ASSIGNMENT 1: In the abstract on beta-blocker underuse in elderly heart attack survivors, how many patients in the cohort were eligible for beta-blockers?
ASSIGNMENT 2: Extend the abstract on beta-blocker underuse in elderly heart attack survivors, starting after its final sentence.

PAGE EXTRACT:
Objectives: To study determinants and adverse outcomes (mortality and rehospitalization) of beta-blocker underuse in elderly patients with myocardial infarction; and whether the relative risks (RRs) of survival associated with beta-blocker use were comparable to those reported in the large randomized controlled trials (RCTs).
Setting: New Jersey Medicare population.
Design: Retrospective cohort design using linked Medicare and drug claims data from 1987 to 1992.
Patients: Statewide cohort of 5332 elderly 30-day acute myocardial infarction (AMI) survivors with prescription drug coverage, of whom 3737 were eligible for beta-blockers.
Main outcome measures: beta-Blocker and calcium channel blocker use in the first 90 days after discharge and mortality rates and cardiac hospital readmissions over the 2-year period after discharge, controlling for sociodemographic and baseline risk variables.

SUPPLIED MATERIAL:
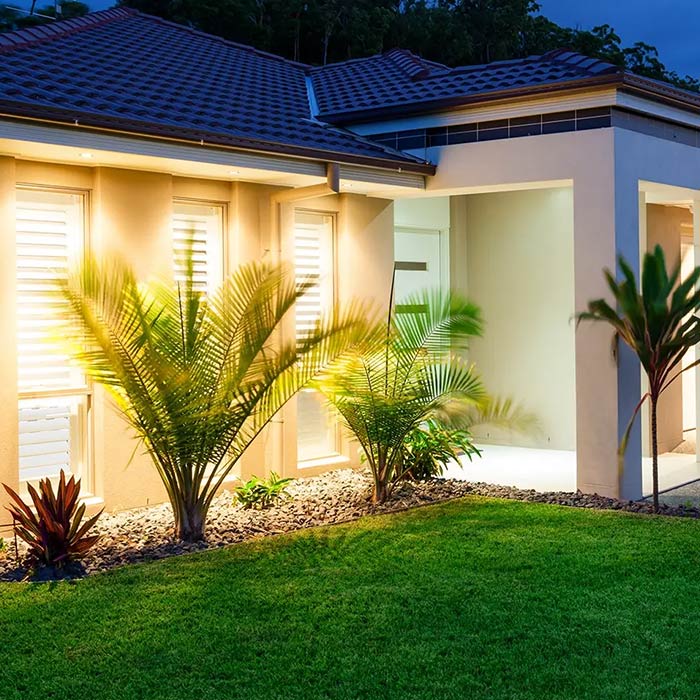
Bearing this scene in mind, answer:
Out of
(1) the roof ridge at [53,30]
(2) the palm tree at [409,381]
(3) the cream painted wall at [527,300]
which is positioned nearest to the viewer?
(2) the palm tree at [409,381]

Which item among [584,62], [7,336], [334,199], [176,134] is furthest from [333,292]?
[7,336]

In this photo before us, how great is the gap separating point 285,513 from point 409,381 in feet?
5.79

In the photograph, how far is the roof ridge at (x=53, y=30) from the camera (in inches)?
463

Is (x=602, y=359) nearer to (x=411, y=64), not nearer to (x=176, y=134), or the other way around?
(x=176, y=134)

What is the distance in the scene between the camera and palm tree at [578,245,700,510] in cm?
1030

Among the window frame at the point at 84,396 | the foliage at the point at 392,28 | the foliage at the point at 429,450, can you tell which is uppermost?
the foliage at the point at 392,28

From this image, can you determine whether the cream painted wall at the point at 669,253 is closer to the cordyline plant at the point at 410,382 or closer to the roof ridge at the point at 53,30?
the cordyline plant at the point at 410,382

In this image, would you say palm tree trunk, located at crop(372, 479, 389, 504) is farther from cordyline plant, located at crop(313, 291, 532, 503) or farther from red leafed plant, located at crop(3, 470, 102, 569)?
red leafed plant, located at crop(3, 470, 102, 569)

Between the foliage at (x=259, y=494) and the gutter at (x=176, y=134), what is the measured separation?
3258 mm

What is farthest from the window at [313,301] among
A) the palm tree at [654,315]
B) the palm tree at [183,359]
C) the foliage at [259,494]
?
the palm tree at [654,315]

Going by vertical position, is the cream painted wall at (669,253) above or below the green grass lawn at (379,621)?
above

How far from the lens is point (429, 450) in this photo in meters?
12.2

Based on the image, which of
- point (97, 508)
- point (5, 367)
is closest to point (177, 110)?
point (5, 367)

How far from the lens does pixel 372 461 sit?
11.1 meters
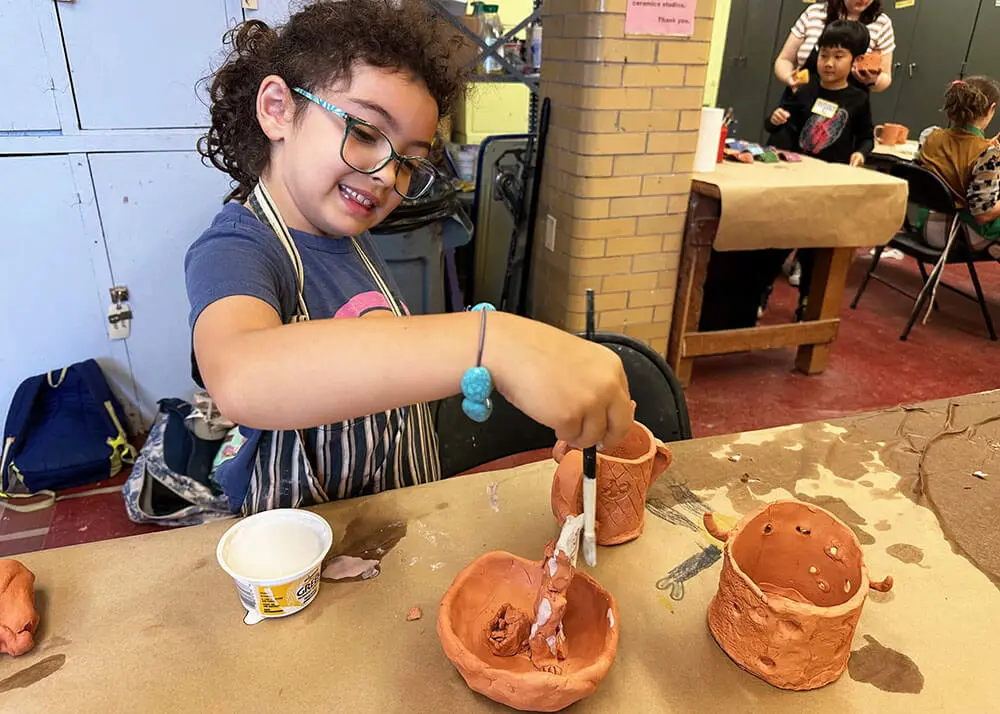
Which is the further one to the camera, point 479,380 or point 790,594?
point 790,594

---

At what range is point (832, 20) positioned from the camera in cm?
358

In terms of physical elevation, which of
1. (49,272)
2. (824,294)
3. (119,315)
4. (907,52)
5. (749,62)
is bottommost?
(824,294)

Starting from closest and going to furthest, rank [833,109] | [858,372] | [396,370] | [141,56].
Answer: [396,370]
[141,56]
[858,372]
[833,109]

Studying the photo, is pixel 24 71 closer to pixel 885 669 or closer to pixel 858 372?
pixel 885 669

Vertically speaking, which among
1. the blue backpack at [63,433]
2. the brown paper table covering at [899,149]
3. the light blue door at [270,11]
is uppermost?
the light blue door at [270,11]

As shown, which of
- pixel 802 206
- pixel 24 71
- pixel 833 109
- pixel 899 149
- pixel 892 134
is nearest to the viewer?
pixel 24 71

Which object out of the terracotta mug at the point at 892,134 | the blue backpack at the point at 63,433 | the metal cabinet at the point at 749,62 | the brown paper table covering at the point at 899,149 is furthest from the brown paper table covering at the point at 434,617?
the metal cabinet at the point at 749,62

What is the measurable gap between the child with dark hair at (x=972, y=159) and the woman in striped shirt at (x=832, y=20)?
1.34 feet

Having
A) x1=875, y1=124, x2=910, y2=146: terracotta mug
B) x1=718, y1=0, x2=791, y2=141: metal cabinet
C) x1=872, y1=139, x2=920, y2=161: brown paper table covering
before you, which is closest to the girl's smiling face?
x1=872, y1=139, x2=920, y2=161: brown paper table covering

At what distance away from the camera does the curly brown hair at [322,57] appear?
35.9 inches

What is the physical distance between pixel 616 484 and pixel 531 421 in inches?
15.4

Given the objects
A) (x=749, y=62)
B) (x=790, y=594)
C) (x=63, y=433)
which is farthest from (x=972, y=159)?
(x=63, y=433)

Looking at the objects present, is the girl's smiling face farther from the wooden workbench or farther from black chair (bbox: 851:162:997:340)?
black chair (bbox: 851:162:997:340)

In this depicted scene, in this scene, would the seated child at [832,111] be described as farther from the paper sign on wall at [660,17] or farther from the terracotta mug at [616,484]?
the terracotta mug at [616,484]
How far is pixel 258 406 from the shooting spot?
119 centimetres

...

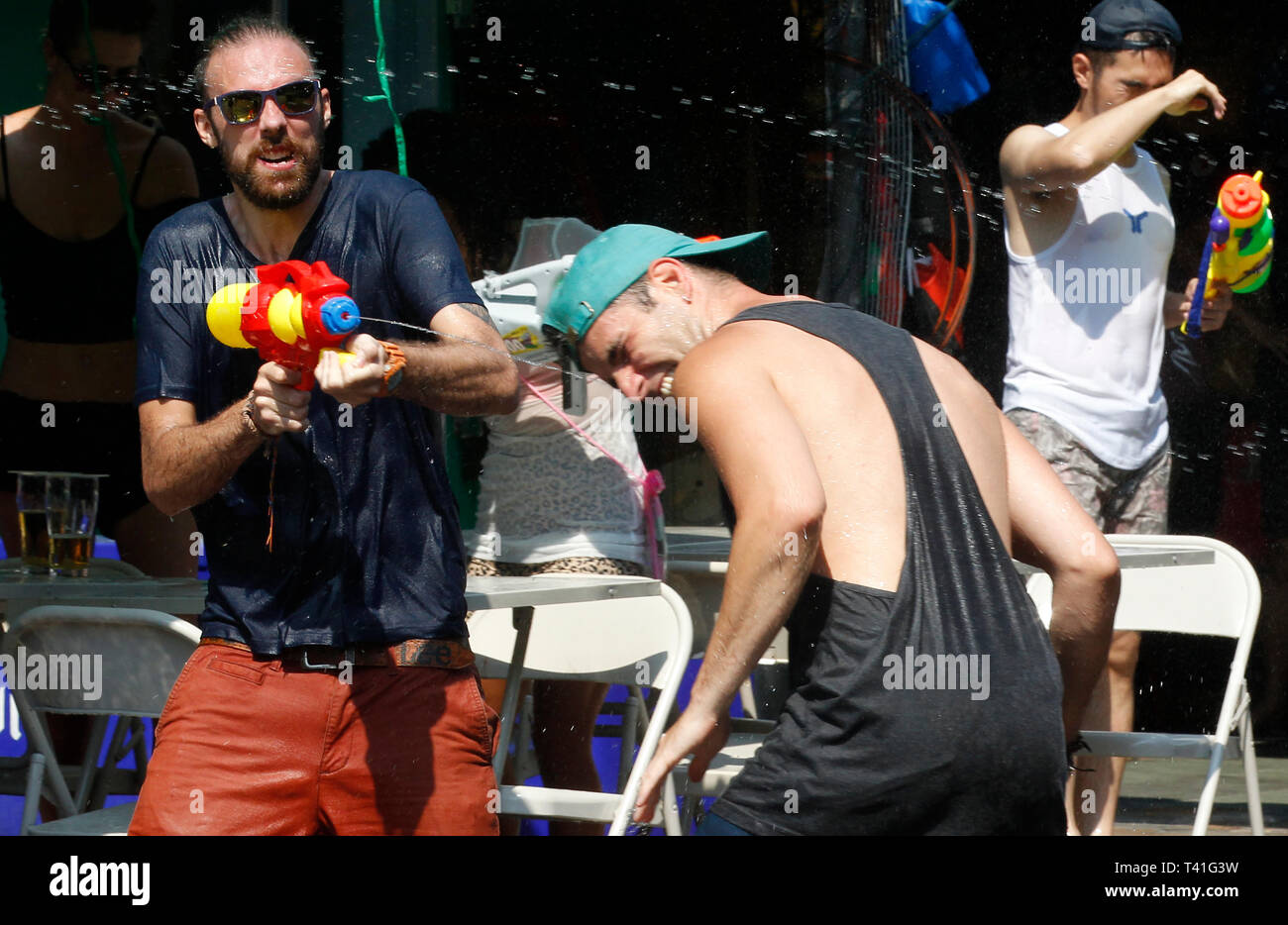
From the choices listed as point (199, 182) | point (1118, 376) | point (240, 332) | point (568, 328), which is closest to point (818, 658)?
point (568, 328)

EXERCISE RESPONSE 1: 3737

EXERCISE RESPONSE 2:
Results: Only 21% of eligible patients received beta-blocker therapy; this rate remained unchanged from 1987 to 1991. Patients were almost 3 times more likely to receive a new prescription for a calcium channel blocker than for a new beta-blocker after their AMIs. Advanced age and calcium channel blocker use predicted underuse of beta-blockers. Controlling for other predictors of survival, the mortality rate among beta-blocker recipients was 43% less than that for nonrecipients (RR=0.57; 95% confidence interval [CI], 0.47-0.69). Effects on mortality were substantial in all age strata (65-74 years, 75-84 years, and > or = 85 years) and consistent with the results for elderly subgroups of 2 large RCTs. beta-Blocker recipients were rehospitalized 22% less often than nonrecipients (RR=0.78; 95% CI, 0.67-0.90). Use of a calcium channel blocker instead of a beta-blocker was associated with a doubled risk of death (RR= 1.98; 95% CI, 1.44-2.72), not because calcium channel blockers had a demonstrable adverse effect, but because they were substitutes for beta-blockers.
Conclusions: beta-Blockers are underused in elderly AMI survivors, leading to measurable adverse outcomes. These data suggest that the survival benefits of beta-blockade after an AMI may extend to eligible patients older than 75 years, a group that has been excluded from RCTs.